Work to be completed: Lines below starting with the line with "East Windsor Property" and going on through the line with "Modifier les pensées" must be output exactly; the rest of the records must be left out.

Data for review:
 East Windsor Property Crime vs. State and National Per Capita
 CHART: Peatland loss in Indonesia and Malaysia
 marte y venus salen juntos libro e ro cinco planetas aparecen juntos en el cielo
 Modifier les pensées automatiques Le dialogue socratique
---
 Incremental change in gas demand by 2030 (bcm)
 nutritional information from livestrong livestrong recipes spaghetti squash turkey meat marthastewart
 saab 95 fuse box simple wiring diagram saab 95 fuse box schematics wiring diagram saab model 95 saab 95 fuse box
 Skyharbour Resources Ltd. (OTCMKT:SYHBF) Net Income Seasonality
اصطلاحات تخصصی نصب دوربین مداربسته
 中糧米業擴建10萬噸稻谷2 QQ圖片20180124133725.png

Response to this task:
 East Windsor Property Crime vs. State and National Per Capita
 CHART: Peatland loss in Indonesia and Malaysia
 marte y venus salen juntos libro e ro cinco planetas aparecen juntos en el cielo
 Modifier les pensées automatiques Le dialogue socratique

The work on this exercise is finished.